* [TASK TO CARRY OUT]: Retype, without any changes, the lines from the line containing "At first glance, is" up to and including the line containing "point 298,248 <".

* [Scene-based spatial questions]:
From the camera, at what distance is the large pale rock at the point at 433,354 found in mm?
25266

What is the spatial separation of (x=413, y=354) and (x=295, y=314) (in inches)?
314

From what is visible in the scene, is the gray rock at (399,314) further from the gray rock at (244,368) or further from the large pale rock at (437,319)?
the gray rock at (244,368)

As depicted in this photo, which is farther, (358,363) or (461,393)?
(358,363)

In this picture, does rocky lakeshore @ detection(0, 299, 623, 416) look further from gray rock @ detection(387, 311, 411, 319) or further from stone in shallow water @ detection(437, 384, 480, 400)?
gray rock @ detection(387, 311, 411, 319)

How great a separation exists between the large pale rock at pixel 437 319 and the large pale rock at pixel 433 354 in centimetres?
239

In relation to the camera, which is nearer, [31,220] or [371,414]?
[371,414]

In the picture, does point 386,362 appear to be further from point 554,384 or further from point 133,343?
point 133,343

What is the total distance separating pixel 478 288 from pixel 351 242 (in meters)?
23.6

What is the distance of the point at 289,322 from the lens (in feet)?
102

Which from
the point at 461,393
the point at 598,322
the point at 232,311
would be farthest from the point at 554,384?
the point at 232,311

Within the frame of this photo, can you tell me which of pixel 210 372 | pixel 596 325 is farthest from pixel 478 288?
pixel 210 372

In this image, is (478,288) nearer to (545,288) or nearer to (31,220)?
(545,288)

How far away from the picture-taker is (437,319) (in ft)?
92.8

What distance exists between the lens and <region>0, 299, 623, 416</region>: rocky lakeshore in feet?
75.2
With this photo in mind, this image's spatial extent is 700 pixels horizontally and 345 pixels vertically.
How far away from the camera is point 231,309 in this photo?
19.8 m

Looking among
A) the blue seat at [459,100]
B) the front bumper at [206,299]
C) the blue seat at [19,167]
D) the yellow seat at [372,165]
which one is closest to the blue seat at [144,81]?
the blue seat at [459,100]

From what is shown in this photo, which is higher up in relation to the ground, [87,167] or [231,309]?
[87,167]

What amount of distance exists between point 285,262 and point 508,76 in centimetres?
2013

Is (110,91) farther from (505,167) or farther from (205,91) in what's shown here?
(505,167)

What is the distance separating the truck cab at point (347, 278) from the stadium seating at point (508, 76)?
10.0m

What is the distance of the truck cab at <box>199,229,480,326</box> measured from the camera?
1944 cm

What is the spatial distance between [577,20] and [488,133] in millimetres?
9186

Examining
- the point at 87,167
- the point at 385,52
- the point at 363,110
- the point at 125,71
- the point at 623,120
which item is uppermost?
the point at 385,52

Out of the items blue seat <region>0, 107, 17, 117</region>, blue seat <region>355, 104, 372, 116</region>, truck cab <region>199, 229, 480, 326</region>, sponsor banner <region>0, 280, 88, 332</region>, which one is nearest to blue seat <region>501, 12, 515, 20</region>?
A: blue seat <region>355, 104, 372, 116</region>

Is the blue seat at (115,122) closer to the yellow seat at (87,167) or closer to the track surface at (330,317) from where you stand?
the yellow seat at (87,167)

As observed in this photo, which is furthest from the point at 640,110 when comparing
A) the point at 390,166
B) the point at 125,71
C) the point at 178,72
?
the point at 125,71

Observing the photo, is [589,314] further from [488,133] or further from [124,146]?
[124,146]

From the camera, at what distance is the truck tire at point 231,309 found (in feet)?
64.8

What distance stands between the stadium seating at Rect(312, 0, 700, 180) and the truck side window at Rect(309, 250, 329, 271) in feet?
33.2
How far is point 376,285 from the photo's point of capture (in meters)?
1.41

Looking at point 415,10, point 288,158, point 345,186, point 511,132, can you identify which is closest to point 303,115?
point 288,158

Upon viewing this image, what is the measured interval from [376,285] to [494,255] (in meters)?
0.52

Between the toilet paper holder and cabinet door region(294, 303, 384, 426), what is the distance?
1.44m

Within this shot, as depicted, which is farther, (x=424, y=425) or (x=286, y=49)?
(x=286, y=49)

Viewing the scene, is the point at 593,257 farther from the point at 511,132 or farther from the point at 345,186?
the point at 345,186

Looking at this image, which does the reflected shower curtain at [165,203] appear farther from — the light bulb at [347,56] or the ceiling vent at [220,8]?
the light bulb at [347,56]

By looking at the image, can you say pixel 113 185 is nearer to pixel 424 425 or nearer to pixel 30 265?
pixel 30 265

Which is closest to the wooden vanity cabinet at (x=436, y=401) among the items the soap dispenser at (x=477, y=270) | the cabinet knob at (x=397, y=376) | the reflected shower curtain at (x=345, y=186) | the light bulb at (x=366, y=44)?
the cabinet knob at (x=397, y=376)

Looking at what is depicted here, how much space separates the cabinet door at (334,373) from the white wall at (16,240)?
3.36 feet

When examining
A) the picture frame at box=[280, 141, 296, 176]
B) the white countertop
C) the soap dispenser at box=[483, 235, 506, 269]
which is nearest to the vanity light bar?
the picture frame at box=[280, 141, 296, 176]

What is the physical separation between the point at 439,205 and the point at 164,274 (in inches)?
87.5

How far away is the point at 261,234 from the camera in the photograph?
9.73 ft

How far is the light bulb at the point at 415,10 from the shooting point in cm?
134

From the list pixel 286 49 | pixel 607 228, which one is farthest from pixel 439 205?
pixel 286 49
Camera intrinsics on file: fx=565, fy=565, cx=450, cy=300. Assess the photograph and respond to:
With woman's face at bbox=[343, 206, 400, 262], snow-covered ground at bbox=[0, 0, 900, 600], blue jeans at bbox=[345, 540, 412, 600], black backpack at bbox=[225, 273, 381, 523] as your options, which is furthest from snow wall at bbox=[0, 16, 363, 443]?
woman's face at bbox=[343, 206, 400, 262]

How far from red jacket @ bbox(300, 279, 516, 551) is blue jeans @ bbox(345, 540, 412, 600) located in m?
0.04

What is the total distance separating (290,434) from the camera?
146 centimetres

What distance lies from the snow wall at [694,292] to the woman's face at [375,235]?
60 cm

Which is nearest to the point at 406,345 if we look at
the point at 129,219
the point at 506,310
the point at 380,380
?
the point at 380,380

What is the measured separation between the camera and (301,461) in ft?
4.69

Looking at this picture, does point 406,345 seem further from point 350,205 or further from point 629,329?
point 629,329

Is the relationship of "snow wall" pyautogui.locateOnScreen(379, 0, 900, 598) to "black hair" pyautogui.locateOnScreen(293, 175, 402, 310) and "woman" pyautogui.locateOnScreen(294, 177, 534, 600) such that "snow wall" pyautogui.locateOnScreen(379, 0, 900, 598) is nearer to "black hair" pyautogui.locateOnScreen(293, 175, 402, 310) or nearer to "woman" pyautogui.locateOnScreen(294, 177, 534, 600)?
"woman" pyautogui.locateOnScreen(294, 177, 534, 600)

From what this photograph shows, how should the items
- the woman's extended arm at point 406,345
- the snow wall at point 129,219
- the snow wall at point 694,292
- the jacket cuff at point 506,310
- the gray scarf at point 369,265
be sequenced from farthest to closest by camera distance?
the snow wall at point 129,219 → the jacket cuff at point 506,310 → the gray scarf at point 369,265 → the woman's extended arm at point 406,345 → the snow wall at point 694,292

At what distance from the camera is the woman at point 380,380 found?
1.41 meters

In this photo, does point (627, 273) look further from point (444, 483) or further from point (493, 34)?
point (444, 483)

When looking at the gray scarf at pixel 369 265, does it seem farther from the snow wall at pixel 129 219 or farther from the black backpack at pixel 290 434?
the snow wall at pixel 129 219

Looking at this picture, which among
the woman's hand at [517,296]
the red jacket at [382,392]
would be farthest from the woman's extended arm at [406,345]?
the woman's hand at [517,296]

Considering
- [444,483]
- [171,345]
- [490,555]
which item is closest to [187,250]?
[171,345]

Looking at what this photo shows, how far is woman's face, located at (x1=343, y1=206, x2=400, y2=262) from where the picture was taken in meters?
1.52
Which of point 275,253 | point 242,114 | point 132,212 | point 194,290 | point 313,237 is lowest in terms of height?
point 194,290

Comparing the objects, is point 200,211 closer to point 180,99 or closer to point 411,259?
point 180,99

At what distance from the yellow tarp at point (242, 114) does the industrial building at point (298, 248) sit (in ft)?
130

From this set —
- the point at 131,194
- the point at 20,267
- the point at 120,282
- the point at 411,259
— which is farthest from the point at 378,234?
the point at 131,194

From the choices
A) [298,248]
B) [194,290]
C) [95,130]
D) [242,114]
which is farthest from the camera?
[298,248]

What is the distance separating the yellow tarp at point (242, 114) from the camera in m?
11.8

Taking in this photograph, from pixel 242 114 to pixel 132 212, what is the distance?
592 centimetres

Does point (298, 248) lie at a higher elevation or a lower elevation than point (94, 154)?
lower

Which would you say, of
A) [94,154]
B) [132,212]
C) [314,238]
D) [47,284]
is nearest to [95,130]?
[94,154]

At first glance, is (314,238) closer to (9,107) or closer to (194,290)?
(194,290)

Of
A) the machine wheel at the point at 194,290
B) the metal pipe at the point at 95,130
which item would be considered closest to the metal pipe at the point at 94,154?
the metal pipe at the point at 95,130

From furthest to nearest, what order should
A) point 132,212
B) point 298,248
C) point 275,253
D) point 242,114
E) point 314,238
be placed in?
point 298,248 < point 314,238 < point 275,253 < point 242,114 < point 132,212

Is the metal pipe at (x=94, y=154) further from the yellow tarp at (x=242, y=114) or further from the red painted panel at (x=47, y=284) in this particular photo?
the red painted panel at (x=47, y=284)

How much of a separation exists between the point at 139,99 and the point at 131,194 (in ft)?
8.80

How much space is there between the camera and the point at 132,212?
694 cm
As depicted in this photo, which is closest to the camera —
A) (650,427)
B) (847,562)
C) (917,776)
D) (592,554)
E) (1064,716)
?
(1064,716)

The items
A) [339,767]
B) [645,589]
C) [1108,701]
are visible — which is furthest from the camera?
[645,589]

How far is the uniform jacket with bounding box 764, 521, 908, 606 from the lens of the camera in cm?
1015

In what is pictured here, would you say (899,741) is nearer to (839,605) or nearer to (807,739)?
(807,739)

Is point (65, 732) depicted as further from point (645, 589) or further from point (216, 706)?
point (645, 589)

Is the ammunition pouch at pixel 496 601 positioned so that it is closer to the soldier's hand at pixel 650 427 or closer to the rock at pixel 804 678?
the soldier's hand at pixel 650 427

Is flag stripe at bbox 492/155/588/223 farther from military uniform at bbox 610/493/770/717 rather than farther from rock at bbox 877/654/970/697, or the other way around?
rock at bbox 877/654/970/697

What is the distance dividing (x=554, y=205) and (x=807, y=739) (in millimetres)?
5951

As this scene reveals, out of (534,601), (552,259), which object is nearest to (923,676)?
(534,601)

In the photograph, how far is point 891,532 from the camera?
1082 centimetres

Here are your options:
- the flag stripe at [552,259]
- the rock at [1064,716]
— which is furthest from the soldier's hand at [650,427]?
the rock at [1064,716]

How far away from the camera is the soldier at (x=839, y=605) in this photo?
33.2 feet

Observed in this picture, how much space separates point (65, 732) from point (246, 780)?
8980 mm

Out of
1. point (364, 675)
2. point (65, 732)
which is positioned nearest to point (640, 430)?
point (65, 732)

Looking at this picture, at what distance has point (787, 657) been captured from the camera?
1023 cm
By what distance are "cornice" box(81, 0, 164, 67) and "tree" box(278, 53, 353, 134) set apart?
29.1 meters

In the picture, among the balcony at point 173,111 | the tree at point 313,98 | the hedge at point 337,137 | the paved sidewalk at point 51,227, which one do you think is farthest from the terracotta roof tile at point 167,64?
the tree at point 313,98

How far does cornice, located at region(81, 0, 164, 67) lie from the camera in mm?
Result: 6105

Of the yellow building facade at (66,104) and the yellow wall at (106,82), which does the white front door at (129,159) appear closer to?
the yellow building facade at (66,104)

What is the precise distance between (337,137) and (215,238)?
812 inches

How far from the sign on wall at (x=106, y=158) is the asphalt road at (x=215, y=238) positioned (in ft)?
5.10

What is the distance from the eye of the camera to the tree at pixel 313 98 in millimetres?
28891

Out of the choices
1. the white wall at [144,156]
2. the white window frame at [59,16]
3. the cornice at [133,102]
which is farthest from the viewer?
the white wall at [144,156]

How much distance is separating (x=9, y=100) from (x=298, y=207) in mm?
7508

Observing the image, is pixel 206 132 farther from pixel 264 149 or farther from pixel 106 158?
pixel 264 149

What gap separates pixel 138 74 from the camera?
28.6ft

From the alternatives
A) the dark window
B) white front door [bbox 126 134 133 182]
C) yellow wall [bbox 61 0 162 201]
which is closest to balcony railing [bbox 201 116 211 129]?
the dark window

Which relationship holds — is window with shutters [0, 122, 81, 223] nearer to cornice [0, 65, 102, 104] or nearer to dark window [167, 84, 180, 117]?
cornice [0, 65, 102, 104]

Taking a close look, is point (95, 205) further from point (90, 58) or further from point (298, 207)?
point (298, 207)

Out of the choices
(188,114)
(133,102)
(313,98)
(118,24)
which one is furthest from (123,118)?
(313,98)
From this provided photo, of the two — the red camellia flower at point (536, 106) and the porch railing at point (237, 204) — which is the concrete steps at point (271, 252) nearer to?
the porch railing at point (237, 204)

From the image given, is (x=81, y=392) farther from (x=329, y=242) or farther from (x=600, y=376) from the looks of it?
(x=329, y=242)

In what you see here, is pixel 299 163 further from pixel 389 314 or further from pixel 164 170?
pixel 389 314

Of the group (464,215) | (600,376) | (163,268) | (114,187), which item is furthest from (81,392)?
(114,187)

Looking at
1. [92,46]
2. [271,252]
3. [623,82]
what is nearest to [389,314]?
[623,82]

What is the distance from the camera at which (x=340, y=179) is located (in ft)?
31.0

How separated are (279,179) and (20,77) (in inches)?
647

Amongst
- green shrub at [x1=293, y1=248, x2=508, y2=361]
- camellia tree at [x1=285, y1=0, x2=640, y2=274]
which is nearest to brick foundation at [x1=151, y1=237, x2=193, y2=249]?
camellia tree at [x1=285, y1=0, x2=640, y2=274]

* [WORKED ANSWER]:
At first glance, is (314,238) closer to (9,107) or closer to (194,290)?
(194,290)

Of
A) the machine wheel at the point at 194,290
B) the metal pipe at the point at 95,130
which item would be considered closest to the metal pipe at the point at 94,154?
the metal pipe at the point at 95,130

From furthest to nearest, what order should
A) point 132,212
B) point 298,248
C) point 275,253
D) point 242,114
E) point 314,238
be placed in?
point 298,248 < point 314,238 < point 275,253 < point 242,114 < point 132,212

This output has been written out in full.